Tous responsables de l’accompagnement spirituel, qu’est-ce que ça veut dire ?
Que chaque discipline reconnaisse ses limites à l’intérieur de sa discipline et tienne compte de ce qui la dépasse, à l’intérieur de sa discipline. Etienne Rochat, aumônier au CHUV et a Plein-Soleil, parle de « kénose », du dépouillement (christologique). Comment savoir suspendre ses compétences professionnelles en une situation où ces compétences touchent à leurs limites ? Et « limites » n’est ici pas à prendre techniquement, mais fondamentalement. Même là où tout est maîtrisé et fait dans les règles de l’art, ce n’est pas tout qui est fait et accompli.
Je dis bien « à l’intérieur de sa discipline ». C’est cette part intérieure à la discipline dont la discipline est responsable et c’est cette part que j’appelle accompagnement spirituel appartenant à la discipline :
– Le corps n’est pas seulement corps physique
– Ce corps est aussi personne, qui fait partie d’un corps social
– Une personne qui a une dignité
– Une dignité qui est intouchable, même si je dois toucher le corps ; je n’y touche pas.
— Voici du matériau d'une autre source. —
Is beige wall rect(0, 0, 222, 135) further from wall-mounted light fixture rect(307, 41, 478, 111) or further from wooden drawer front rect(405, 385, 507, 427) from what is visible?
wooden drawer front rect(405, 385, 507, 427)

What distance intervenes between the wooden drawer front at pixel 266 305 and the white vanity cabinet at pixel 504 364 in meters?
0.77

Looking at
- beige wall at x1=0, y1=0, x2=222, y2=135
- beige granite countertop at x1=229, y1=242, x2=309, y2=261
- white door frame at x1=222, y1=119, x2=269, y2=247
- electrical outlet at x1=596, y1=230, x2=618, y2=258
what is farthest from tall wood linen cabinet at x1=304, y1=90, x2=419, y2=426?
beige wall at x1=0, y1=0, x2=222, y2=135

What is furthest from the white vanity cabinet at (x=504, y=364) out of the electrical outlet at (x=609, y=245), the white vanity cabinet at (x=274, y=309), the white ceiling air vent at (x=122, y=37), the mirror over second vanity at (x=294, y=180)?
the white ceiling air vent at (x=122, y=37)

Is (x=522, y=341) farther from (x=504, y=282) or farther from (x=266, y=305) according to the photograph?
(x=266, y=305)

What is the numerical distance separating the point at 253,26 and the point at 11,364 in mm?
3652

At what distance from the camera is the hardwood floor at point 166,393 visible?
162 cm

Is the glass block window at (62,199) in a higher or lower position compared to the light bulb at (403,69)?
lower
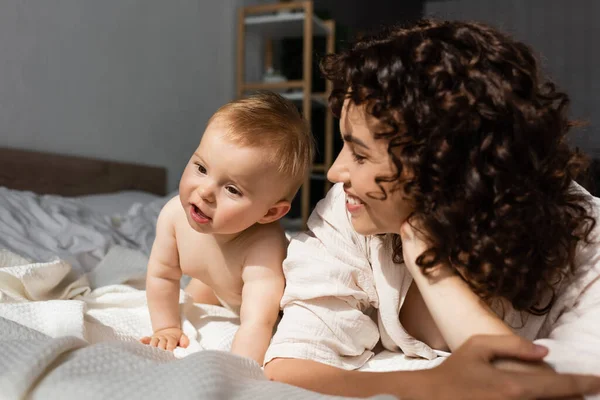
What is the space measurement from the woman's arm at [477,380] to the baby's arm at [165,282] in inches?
14.0

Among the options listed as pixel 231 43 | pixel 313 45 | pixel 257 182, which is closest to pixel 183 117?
pixel 231 43

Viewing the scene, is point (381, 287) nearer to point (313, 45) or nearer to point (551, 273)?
point (551, 273)

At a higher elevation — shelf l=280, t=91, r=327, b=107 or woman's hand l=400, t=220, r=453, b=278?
woman's hand l=400, t=220, r=453, b=278

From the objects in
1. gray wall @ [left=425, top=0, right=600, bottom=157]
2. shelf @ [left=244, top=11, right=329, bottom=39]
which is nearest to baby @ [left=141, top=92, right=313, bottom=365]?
shelf @ [left=244, top=11, right=329, bottom=39]

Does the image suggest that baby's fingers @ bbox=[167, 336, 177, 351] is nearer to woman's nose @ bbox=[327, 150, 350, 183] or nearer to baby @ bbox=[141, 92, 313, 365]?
baby @ bbox=[141, 92, 313, 365]

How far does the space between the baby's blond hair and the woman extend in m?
0.16

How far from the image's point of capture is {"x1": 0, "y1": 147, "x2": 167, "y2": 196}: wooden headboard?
1.58 m

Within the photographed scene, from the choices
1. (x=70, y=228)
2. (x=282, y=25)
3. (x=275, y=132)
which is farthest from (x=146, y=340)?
(x=282, y=25)

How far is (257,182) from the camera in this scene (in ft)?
2.47

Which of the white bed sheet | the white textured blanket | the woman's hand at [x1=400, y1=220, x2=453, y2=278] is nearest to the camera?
the white textured blanket

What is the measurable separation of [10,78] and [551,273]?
1.65 meters

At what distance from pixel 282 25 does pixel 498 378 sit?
2855mm

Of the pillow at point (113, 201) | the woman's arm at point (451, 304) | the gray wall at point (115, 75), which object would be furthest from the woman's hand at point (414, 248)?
the gray wall at point (115, 75)

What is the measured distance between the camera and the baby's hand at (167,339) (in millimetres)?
744
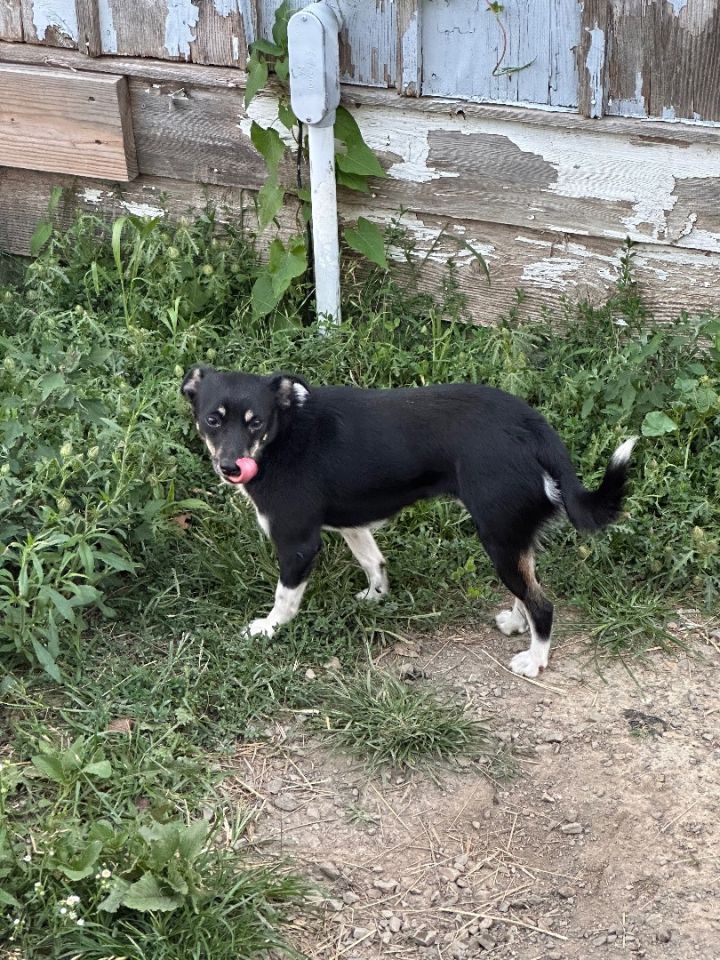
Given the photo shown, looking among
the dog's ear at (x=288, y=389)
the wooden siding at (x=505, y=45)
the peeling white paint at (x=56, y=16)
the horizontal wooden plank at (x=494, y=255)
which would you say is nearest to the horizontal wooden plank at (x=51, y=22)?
the peeling white paint at (x=56, y=16)

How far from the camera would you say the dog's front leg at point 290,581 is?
14.2 feet

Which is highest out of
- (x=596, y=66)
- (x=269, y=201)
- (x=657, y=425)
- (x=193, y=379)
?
(x=596, y=66)

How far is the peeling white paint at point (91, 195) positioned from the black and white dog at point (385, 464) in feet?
7.80

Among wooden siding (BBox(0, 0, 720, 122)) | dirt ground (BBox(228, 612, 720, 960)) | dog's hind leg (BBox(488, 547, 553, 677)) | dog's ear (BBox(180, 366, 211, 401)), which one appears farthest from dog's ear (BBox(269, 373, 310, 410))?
wooden siding (BBox(0, 0, 720, 122))

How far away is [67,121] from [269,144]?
1229 millimetres

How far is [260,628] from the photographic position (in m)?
4.44

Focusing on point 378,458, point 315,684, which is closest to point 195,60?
point 378,458

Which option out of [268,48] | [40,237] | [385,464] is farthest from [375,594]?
[40,237]

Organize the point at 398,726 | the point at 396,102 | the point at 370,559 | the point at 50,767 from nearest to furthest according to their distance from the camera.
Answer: the point at 50,767 → the point at 398,726 → the point at 370,559 → the point at 396,102

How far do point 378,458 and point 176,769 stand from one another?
1237mm

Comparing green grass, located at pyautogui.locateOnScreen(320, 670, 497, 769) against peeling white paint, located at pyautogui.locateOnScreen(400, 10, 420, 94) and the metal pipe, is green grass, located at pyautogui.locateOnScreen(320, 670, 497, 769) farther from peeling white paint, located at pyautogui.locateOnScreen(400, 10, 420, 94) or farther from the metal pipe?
peeling white paint, located at pyautogui.locateOnScreen(400, 10, 420, 94)

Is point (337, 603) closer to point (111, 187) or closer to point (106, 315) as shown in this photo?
point (106, 315)

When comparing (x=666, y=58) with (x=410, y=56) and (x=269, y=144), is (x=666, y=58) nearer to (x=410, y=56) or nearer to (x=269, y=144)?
(x=410, y=56)

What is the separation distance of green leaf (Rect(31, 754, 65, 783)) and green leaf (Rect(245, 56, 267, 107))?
10.1ft
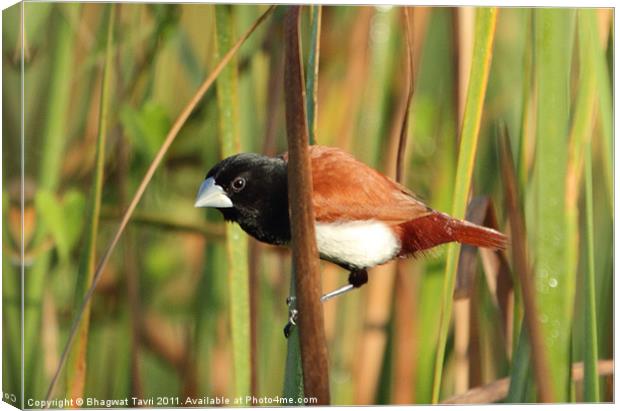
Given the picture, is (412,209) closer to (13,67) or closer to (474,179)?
(474,179)

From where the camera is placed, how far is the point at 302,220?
1658 mm

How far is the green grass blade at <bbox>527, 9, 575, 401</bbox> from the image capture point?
1981 mm

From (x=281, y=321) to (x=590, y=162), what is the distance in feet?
2.17

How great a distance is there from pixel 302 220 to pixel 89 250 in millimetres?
472

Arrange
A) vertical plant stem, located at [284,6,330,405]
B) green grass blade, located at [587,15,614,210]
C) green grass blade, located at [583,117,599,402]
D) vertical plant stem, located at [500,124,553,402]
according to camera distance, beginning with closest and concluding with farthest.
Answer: vertical plant stem, located at [284,6,330,405]
green grass blade, located at [583,117,599,402]
vertical plant stem, located at [500,124,553,402]
green grass blade, located at [587,15,614,210]

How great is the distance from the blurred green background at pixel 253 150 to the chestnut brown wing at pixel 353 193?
3cm

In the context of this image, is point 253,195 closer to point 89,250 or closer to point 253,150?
point 253,150

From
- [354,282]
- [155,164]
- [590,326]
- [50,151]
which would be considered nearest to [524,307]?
[590,326]

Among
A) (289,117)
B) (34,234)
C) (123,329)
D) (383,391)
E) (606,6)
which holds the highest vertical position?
(606,6)

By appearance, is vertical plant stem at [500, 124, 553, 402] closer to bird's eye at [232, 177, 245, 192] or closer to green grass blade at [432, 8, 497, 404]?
green grass blade at [432, 8, 497, 404]

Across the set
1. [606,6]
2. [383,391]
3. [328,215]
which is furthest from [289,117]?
[606,6]

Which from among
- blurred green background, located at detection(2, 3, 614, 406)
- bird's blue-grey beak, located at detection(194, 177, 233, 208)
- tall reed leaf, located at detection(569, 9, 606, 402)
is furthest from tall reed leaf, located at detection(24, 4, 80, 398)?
tall reed leaf, located at detection(569, 9, 606, 402)

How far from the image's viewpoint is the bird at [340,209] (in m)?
1.95

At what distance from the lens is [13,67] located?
1.98m
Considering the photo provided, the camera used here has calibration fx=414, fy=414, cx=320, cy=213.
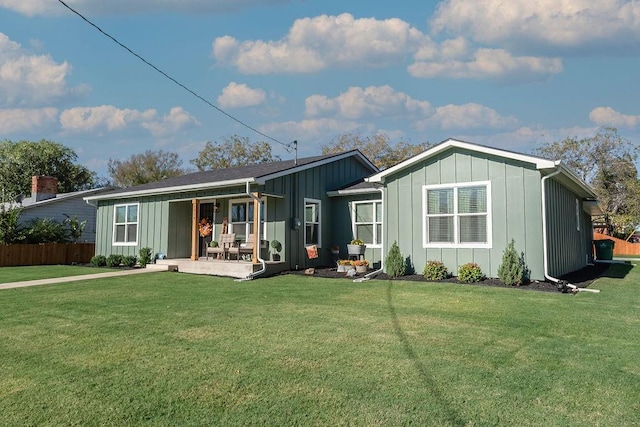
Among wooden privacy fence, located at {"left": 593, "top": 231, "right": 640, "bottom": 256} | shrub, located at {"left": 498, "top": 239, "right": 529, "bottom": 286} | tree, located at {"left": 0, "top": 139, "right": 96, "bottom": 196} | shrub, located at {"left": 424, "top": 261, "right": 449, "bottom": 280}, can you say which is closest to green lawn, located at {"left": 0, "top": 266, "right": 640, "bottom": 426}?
shrub, located at {"left": 498, "top": 239, "right": 529, "bottom": 286}

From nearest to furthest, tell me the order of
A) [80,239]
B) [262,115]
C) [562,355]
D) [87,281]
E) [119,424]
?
[119,424] < [562,355] < [87,281] < [262,115] < [80,239]

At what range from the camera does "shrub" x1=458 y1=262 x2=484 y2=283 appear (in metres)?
9.26

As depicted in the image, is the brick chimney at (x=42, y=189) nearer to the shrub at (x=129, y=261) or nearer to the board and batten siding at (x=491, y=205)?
the shrub at (x=129, y=261)

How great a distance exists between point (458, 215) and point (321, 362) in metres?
7.17

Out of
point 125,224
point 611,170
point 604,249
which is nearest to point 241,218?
point 125,224

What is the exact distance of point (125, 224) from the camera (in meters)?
15.8

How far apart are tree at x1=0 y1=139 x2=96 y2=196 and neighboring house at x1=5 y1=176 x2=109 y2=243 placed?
45.6 ft

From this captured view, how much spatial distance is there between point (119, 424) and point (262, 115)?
1553 cm

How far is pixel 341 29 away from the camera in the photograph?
13695 mm

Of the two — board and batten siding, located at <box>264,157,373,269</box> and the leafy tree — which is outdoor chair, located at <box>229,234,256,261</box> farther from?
the leafy tree

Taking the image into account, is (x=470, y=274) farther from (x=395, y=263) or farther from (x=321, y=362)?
(x=321, y=362)

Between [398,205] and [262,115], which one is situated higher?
[262,115]

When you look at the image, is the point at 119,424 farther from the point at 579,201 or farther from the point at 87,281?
the point at 579,201

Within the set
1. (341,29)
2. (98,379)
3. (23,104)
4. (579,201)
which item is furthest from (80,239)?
(579,201)
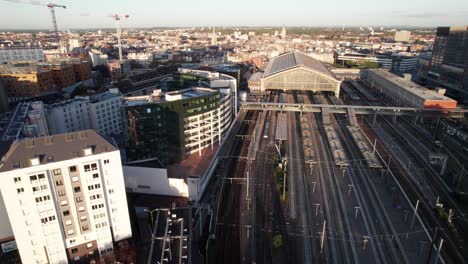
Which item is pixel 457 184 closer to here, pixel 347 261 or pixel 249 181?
pixel 347 261

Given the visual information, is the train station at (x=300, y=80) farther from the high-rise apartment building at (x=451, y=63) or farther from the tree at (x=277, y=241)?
the tree at (x=277, y=241)

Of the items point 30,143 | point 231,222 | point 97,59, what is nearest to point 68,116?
point 30,143

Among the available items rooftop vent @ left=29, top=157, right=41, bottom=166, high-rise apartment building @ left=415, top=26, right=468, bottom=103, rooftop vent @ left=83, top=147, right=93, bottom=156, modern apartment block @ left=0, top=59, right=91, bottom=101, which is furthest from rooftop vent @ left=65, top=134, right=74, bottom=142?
high-rise apartment building @ left=415, top=26, right=468, bottom=103

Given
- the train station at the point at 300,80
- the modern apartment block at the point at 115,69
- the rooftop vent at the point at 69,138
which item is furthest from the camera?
the modern apartment block at the point at 115,69

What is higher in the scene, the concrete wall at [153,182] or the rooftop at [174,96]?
the rooftop at [174,96]

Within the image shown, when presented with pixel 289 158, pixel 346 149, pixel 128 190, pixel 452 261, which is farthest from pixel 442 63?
pixel 128 190

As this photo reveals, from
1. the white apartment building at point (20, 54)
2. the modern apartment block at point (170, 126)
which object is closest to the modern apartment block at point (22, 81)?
the modern apartment block at point (170, 126)

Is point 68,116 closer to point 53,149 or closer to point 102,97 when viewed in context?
point 102,97

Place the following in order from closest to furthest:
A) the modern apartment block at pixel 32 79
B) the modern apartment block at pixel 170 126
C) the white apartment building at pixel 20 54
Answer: the modern apartment block at pixel 170 126 < the modern apartment block at pixel 32 79 < the white apartment building at pixel 20 54
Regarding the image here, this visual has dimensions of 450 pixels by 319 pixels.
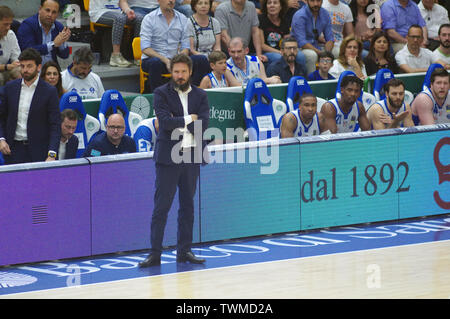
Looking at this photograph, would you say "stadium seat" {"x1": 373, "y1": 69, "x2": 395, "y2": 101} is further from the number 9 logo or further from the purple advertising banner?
the purple advertising banner

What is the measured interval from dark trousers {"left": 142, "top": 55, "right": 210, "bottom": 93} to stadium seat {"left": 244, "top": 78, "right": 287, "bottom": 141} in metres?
1.21

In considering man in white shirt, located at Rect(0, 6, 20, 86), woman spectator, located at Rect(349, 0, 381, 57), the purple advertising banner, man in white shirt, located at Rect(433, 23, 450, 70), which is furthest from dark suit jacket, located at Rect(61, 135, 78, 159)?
woman spectator, located at Rect(349, 0, 381, 57)

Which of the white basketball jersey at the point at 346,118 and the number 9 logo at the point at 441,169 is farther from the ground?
the white basketball jersey at the point at 346,118

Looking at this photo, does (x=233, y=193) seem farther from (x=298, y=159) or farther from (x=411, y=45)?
(x=411, y=45)

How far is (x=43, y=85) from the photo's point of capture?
9.79 metres

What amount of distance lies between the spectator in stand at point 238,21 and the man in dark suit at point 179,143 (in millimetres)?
5275

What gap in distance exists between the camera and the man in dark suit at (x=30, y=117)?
9.75 meters

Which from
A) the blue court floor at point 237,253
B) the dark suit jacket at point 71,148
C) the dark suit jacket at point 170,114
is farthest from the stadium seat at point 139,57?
the dark suit jacket at point 170,114

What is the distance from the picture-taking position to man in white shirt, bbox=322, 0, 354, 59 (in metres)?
15.1

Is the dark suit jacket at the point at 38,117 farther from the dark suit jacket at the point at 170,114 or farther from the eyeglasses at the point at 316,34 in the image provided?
the eyeglasses at the point at 316,34

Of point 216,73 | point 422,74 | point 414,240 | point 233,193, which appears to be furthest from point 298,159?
point 422,74

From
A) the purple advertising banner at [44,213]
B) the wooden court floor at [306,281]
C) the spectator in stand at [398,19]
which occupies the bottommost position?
the wooden court floor at [306,281]

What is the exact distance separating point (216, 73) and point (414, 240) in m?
3.69

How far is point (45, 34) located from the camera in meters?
12.5
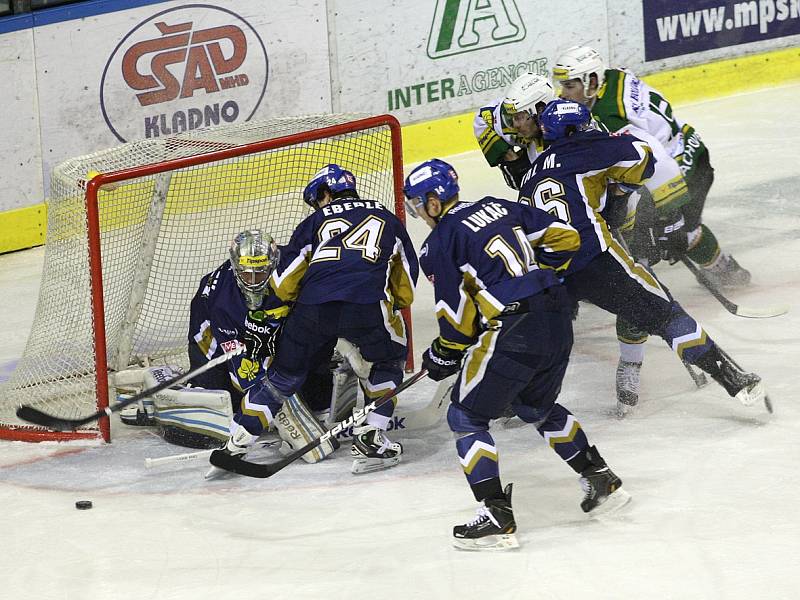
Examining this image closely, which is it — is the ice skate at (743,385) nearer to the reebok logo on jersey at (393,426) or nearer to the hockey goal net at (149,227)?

– Cependant, elle reste intouchable même quand elle a été touchée, quand le corps a été maltraité et la personne violentée.
– Chaque accompagnant ou intervenant en est responsable dans la sphère de sa discipline, et au-delà …
Au-delà, c’est ce que signifie l’aumônier, par sa présence et son travail, sa partie de l’accompagnement spirituel. Il dit par là que
– vous, les autres, devez être conscients de la dimension spirituelle dont vous êtes responsables
– reconnaître vos limites
– en certaines situations et certains moments non pas oublier, mais suspendre vos compétences respectives
et il dit à l’ensemble, organisation et institution, et il le s’adresse à lui-même, que ce qui est valable pour chaque partie l’est aussi pour le tout. Le tout n’est jamais tout.
Surplus ou transcendance il y a toujours, un espace qui échappe au contrôle et ne se maîtrise pas, espace de liberté et de croissance (spirituelle).
Cependant, aumônier qu’il ou elle est, il a aussi besoin de techniques, de méthodes, de procédures et d’outils pour signifier ce qu’il veut (doit) signifier. Il n’en a pas d’autres que celles que la vie religieuse lui offre :
un texte fondateur, en l’occurrence la bible, les rites et les symboles, la liturgie et ce qu’on appelle la dogmatique, une tradition et une histoire dans lesquelles il doit s’inscrire, tout en les revisitant et renouvelant, comme tous les autres corps professionnels le font aussi, avec leur tradition et leur histoire, leurs figures emblématiques, leurs méthodologies, leurs manuels et leurs procédures.
Et ce que les autres appellent corps ou association professionnels, l’aumônier l’appelle Église et corps du Christ.